■ **ASSIGNMENT**
In the stretch from the line containing "Which year has the highest" through the line containing "Which treatment has the lowest", change "output" to "production" and leave all other text as it is. Give back only that stretch, without the pictures.

■ **SUPPLIED INFORMATION**

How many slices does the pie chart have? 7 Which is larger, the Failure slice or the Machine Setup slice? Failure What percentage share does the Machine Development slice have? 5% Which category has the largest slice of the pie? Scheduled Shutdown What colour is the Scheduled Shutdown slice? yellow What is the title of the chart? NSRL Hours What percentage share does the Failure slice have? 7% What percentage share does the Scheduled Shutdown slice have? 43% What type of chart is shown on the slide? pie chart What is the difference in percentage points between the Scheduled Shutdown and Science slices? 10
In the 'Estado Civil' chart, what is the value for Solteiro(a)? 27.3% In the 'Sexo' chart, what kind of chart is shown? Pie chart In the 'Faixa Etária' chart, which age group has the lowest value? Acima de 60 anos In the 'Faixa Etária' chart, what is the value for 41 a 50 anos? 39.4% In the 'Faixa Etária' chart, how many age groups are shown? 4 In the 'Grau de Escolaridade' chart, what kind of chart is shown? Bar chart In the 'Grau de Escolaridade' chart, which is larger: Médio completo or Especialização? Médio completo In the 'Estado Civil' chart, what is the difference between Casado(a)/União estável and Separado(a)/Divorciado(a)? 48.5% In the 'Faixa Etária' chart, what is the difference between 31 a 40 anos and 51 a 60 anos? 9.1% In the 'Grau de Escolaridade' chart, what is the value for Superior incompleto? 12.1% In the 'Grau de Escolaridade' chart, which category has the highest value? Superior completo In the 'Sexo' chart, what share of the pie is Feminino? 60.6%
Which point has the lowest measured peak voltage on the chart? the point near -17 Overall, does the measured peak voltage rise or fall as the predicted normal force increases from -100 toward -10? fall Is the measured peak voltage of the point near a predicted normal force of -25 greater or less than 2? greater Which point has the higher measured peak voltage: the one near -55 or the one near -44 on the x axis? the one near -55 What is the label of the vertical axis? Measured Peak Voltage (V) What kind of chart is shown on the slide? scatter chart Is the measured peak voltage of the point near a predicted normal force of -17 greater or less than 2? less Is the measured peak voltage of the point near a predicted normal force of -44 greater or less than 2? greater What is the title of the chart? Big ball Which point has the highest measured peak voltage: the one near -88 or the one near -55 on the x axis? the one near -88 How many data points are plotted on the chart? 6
==
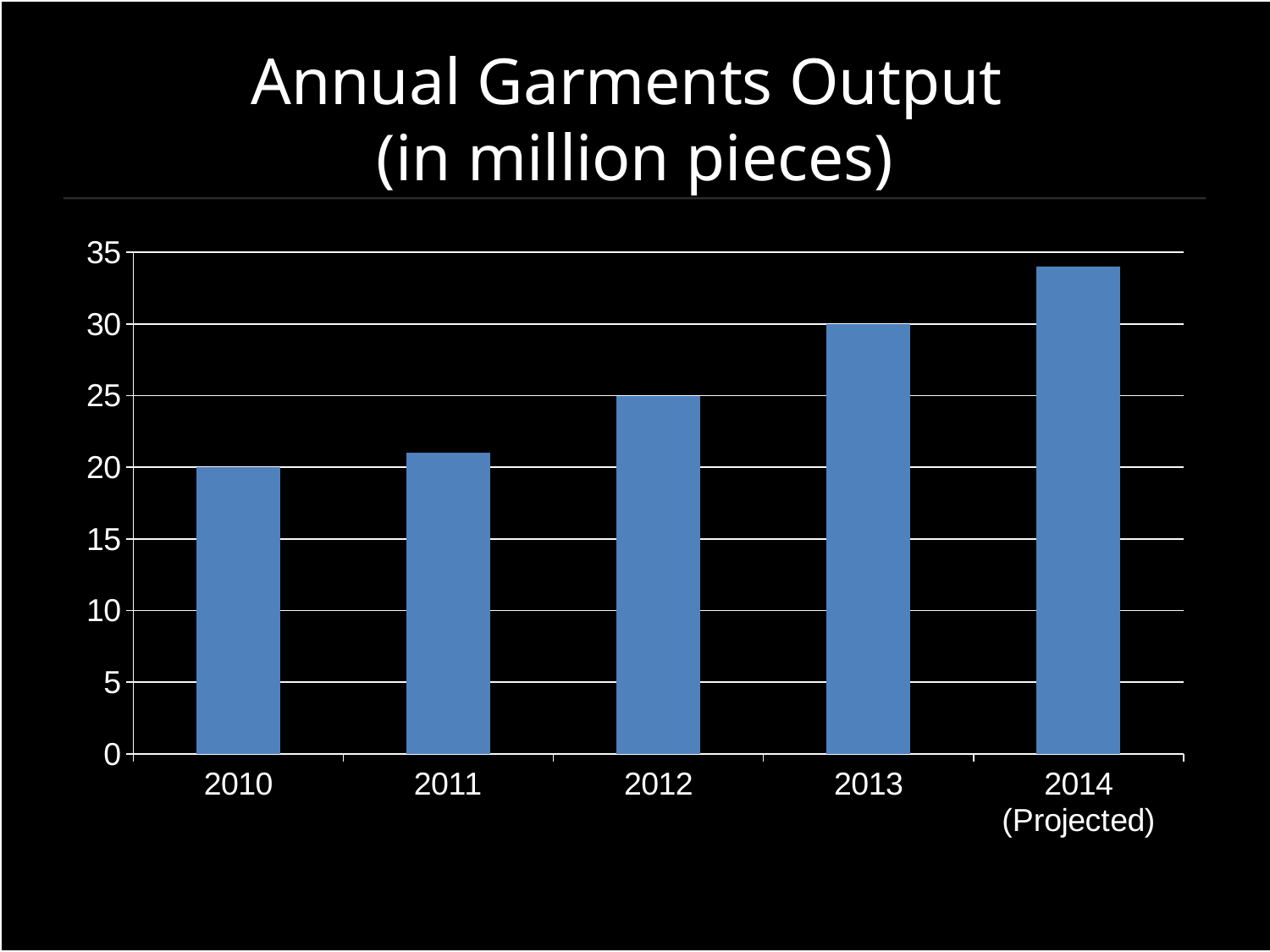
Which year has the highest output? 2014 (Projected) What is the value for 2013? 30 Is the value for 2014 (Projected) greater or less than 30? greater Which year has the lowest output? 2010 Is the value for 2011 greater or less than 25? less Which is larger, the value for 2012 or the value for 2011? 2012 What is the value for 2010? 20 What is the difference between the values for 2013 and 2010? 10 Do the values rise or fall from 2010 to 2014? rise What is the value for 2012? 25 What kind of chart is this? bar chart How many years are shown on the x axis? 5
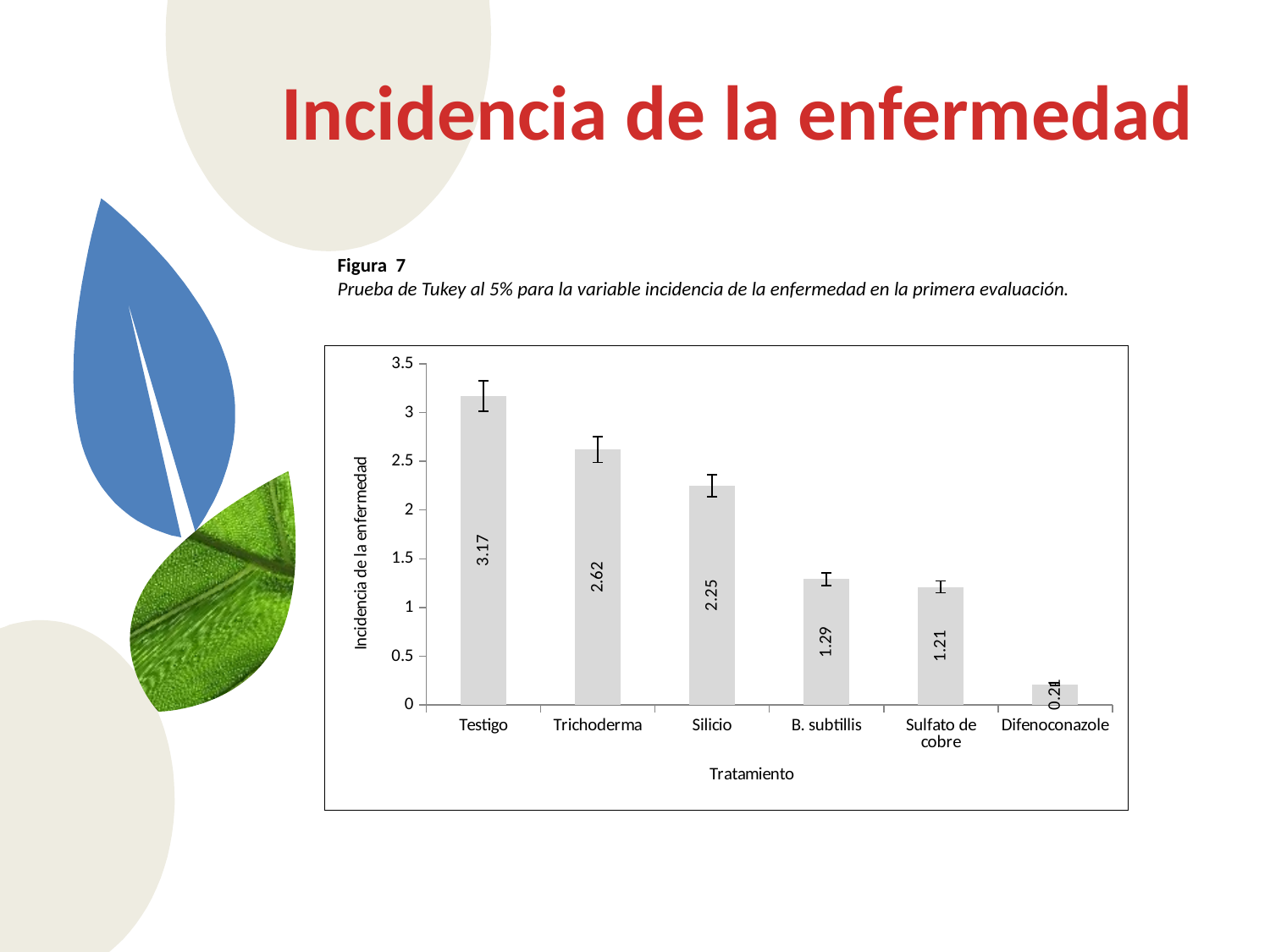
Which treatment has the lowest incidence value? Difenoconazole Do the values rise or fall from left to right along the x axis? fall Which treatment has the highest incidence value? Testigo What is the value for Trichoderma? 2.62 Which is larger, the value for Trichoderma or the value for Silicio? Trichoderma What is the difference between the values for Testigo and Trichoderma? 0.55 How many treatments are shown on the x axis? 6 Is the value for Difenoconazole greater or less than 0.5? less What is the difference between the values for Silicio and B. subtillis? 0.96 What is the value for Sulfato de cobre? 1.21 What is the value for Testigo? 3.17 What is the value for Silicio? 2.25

■ **REPLY TO THE EXERCISE**
Which year has the highest production? 2014 (Projected) What is the value for 2013? 30 Is the value for 2014 (Projected) greater or less than 30? greater Which year has the lowest production? 2010 Is the value for 2011 greater or less than 25? less Which is larger, the value for 2012 or the value for 2011? 2012 What is the value for 2010? 20 What is the difference between the values for 2013 and 2010? 10 Do the values rise or fall from 2010 to 2014? rise What is the value for 2012? 25 What kind of chart is this? bar chart How many years are shown on the x axis? 5
Which treatment has the lowest incidence value? Difenoconazole Do the values rise or fall from left to right along the x axis? fall Which treatment has the highest incidence value? Testigo What is the value for Trichoderma? 2.62 Which is larger, the value for Trichoderma or the value for Silicio? Trichoderma What is the difference between the values for Testigo and Trichoderma? 0.55 How many treatments are shown on the x axis? 6 Is the value for Difenoconazole greater or less than 0.5? less What is the difference between the values for Silicio and B. subtillis? 0.96 What is the value for Sulfato de cobre? 1.21 What is the value for Testigo? 3.17 What is the value for Silicio? 2.25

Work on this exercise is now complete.